In Firefly I lead the algorithm development for our AutoML platform. I think we are coming up with an intelligent approach, but I’m biased. So, from time to time, we have our software compete in real challenges posed to the machine learning community.

I tried our AutoML platform on Kaggle’s Santander Customer Satisfaction challenge. Santander Bank asked for Kaggle competitors to predict dissatisfied customers. It was one of the most popular competitions in the last few years with a leaderboard of 5,123 teams.

We wanted our platform to prove its value, not to prove we are great data scientists. This dictates that we do minimal, if any, manual work. The fact I faced a pile of plenty of my mainstay work only strengthened this notion.

So for this competition — I decided to prepare the data for the system before going home, let the system sweat in the night and submit the predictions in the morning. Having a two-hour commute home added to my motivation to do it as quickly as possible.

So I downloaded the train data — 76,000 samples with 370 features, all anonymized — which I fed into Firefly Lab which is responsible for finding and training the best possible model.

That took me about five minutes.
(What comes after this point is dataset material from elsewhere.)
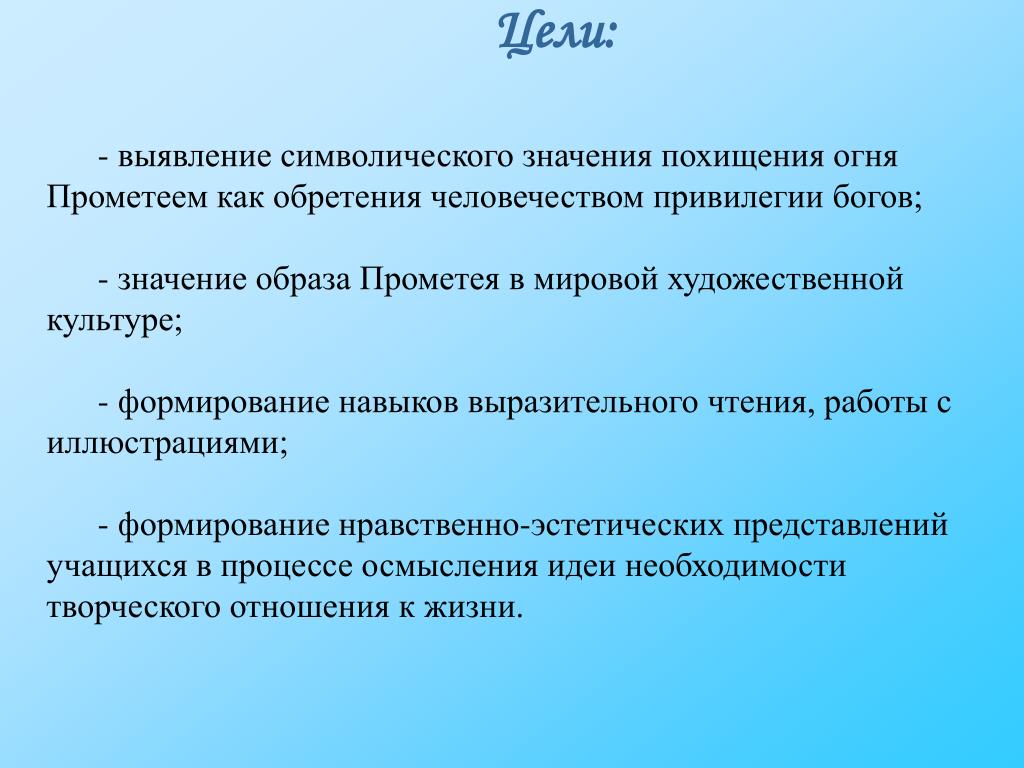 Цели:

- выявление символического значения похищения огня Прометеем как обретения человечеством привилегии богов;

- значение образа Прометея в мировой художественной культуре;

- формирование навыков выразительного чтения, работы с иллюстрациями;

- формирование нравственно-эстетических представлений учащихся в процессе осмысления идеи необходимости творческого отношения к жизни.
Another five minutes were spent by the system automatically analyzing the dataset. Reviewing the analysis results would have taken an entire work week since 370 features are too many, so I put my faith in the system.
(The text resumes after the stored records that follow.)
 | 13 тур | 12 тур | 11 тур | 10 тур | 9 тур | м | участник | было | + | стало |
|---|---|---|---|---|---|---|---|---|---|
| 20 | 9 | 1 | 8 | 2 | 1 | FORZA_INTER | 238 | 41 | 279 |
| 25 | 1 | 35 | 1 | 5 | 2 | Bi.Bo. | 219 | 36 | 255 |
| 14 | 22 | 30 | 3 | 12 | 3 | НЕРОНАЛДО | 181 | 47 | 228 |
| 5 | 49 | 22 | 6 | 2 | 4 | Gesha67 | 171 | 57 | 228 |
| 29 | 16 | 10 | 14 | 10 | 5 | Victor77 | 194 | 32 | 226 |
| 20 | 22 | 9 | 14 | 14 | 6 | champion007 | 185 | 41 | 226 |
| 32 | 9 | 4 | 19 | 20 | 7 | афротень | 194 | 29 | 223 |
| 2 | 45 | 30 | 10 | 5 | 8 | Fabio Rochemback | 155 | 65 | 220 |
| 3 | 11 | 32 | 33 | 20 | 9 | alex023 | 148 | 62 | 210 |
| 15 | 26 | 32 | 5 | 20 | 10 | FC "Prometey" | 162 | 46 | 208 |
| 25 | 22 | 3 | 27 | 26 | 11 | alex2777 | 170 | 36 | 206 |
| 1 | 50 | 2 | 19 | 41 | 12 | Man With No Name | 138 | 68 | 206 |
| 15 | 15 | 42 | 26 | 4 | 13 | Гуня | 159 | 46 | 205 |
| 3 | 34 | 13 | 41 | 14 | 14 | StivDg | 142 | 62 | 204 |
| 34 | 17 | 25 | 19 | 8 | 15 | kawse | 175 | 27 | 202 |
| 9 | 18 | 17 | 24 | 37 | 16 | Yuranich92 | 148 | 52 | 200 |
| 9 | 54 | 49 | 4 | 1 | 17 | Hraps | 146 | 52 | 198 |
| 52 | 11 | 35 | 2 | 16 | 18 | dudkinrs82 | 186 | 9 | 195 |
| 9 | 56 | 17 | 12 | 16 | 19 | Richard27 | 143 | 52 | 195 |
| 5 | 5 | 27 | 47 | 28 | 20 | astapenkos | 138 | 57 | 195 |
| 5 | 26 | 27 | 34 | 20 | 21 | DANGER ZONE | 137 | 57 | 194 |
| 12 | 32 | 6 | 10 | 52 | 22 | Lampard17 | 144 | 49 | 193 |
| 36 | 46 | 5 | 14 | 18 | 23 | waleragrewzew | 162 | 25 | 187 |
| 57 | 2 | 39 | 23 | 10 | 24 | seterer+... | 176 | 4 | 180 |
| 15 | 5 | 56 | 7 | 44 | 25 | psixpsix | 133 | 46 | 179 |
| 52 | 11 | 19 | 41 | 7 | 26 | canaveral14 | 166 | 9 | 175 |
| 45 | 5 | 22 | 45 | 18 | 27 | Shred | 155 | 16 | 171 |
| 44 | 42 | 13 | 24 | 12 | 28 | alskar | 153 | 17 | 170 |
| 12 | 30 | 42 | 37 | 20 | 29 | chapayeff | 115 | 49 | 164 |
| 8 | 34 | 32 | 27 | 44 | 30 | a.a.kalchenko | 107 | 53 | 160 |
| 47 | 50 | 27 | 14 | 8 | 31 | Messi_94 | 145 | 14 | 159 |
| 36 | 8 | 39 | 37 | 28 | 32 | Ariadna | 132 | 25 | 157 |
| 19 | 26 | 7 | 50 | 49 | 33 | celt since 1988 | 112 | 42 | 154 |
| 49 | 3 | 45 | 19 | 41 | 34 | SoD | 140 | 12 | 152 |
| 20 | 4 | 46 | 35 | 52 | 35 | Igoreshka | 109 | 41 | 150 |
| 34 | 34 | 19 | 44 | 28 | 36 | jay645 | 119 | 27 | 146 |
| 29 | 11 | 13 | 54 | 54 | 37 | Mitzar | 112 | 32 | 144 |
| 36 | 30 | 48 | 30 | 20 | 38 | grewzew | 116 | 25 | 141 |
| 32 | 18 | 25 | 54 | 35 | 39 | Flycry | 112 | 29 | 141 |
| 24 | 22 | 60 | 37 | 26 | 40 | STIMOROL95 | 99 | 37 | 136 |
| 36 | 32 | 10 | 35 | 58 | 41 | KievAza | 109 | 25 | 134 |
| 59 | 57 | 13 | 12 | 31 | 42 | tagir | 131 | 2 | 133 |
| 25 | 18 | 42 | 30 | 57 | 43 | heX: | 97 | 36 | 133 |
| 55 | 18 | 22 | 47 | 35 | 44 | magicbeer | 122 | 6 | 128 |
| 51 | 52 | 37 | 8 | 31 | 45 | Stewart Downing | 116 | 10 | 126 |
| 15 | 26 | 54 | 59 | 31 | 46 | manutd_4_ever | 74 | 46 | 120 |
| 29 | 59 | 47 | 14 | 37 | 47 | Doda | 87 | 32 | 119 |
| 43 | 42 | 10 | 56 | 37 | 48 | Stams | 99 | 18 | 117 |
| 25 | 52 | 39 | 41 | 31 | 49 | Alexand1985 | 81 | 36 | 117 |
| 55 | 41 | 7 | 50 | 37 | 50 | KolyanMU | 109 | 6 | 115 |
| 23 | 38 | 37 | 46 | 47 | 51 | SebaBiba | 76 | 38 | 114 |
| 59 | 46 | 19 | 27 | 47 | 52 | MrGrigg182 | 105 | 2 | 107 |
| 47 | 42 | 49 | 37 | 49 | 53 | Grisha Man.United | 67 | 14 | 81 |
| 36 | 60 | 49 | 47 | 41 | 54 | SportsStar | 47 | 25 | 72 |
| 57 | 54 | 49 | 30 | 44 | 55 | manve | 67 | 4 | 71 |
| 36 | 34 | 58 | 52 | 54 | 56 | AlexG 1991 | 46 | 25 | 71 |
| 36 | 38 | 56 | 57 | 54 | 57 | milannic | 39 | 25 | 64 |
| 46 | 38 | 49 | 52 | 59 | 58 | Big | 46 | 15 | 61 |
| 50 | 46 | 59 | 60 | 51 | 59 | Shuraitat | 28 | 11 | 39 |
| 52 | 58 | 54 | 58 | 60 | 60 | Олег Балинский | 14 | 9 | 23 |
I then spent the last five minutes of my work day setting up parameters for the model’s search. I could have used the default values but, after all, it was a competition. So I spent a couple of minutes tinkering with the UI’s advanced settings to make sure the software would have free reign — I increased the time budgeted to overnight (12 hours), allowed up to 500 models to be trained and capped the ensemble to 100 models.

Then I clicked the ‘Run’ button and left it to Firefly Lab to automatically search for the best parameters and predictors. I, on the other hand, had a relaxing walk to the train station.

The next morning, I noticed that my advanced settings were somewhat exaggerated. I could have stopped it after half an hour and gotten almost the same results. Instead, without me around, it kept on going and slowly improved the results.

Altogether 312 models were trained. From these models an ensemble was constructed to further increase prediction power. In this case the golden ensemble was comprised of four Random Forest models and a single Gradient Boosting model.

Looking more closely I could see the details of the models that Firefly Lab had chosen — whether used automatic data cleaning, which imputation method worked best, which engineered features were added and whether feature selection was necessary.

I then spent five minutes on the Kaggle submission — uploading test data, downloading predictions, creating the submission file in the correct format and uploading it to the Kaggle website.

The results surprised me, and I realized I’m two years too late.

The AUC score of 83.418% exceeded the Kaggle winner… by the same point spread that the winner outdistanced the 2,734th entry.

It took me 20 minutes altogether. On the first try.

--

--